BEGIN DATA PROVIDED

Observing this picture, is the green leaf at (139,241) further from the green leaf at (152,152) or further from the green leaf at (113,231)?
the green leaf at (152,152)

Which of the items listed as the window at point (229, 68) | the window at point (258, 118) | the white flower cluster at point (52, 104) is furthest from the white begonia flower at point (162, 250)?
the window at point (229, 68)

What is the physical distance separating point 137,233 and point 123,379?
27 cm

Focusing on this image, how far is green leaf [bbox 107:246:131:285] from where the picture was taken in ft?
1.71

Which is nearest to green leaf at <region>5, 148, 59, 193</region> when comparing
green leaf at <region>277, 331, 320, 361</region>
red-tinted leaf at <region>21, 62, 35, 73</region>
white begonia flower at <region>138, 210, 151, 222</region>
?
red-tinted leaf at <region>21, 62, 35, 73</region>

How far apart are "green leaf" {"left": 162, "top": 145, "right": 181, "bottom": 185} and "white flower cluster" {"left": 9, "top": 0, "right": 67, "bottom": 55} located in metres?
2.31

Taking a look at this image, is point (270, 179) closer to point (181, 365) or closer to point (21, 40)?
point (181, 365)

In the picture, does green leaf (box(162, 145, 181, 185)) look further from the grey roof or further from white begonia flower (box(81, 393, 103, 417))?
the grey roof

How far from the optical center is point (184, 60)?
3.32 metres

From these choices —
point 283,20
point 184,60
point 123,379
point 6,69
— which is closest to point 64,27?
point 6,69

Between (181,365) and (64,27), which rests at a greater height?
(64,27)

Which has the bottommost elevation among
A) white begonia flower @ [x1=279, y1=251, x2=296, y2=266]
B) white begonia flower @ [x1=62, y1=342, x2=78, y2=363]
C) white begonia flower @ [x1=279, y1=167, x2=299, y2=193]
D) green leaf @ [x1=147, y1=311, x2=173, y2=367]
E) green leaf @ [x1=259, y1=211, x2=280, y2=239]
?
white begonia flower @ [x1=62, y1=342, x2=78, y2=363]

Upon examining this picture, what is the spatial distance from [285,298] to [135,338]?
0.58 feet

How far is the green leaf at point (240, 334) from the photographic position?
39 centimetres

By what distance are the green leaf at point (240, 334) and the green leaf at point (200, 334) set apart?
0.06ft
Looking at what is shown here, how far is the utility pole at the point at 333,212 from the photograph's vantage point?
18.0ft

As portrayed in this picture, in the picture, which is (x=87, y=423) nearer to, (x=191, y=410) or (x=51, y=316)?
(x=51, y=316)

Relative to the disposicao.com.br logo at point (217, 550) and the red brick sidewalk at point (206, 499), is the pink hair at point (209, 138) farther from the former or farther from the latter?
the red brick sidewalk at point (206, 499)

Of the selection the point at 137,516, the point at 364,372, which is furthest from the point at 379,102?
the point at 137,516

END DATA PROVIDED

WRITTEN INSTRUCTION — Repeat all the rows above, putting "cluster of white flowers" in place of "white flower cluster" and changing nothing else.

WORKED SOLUTION —
Observing this picture, is the green leaf at (139,241) further from the green leaf at (152,152) or further from the green leaf at (113,231)?
the green leaf at (152,152)

Which of the items listed as the window at point (229, 68) | the window at point (258, 118) | the cluster of white flowers at point (52, 104) is furthest from the white begonia flower at point (162, 250)?
the window at point (229, 68)

What is the physical distance separating point 137,233 and point 123,379?
27 cm

Focusing on this image, how far is green leaf [bbox 107:246:131:285] from where the picture was taken in ft?
1.71

Which is nearest to green leaf at <region>5, 148, 59, 193</region> when comparing
green leaf at <region>277, 331, 320, 361</region>
red-tinted leaf at <region>21, 62, 35, 73</region>
white begonia flower at <region>138, 210, 151, 222</region>
?
red-tinted leaf at <region>21, 62, 35, 73</region>

How far apart are "green leaf" {"left": 162, "top": 145, "right": 181, "bottom": 185} and "cluster of white flowers" {"left": 9, "top": 0, "right": 67, "bottom": 55} located in metres?
2.31

Taking a look at this image, is point (270, 179) closer to point (181, 365) or closer to point (21, 40)?
point (181, 365)

In the picture, does green leaf (box(162, 145, 181, 185)) look further from the grey roof or further from white begonia flower (box(81, 393, 103, 417))?
the grey roof

How far from the optical center is point (184, 60)?
3.32 metres

From these choices —
point 283,20
point 184,60
point 123,379
point 6,69
— which is closest to point 64,27?
point 6,69

Between (181,365) and (64,27), which rests at a greater height?
(64,27)

Which has the bottommost elevation among
A) white begonia flower @ [x1=279, y1=251, x2=296, y2=266]
B) white begonia flower @ [x1=62, y1=342, x2=78, y2=363]
C) white begonia flower @ [x1=279, y1=167, x2=299, y2=193]
D) green leaf @ [x1=147, y1=311, x2=173, y2=367]
E) green leaf @ [x1=259, y1=211, x2=280, y2=239]
?
white begonia flower @ [x1=62, y1=342, x2=78, y2=363]

Upon examining this picture, what is the spatial distance from [285,298] to [135,338]?
0.58 feet

How far is the green leaf at point (240, 334) from the photographic position?
39 centimetres

By what distance are the green leaf at point (240, 334) and the green leaf at point (200, 334) set apart?
0.06ft
Looking at what is shown here, how far is the utility pole at the point at 333,212 from the photograph's vantage point?
18.0ft

As portrayed in this picture, in the picture, which is (x=87, y=423) nearer to, (x=191, y=410) or (x=51, y=316)?
(x=51, y=316)

Relative to the disposicao.com.br logo at point (217, 550) and the red brick sidewalk at point (206, 499), is the pink hair at point (209, 138) farther from the former or farther from the latter?
the red brick sidewalk at point (206, 499)

Of the selection the point at 137,516, the point at 364,372, which is furthest from the point at 379,102?
the point at 137,516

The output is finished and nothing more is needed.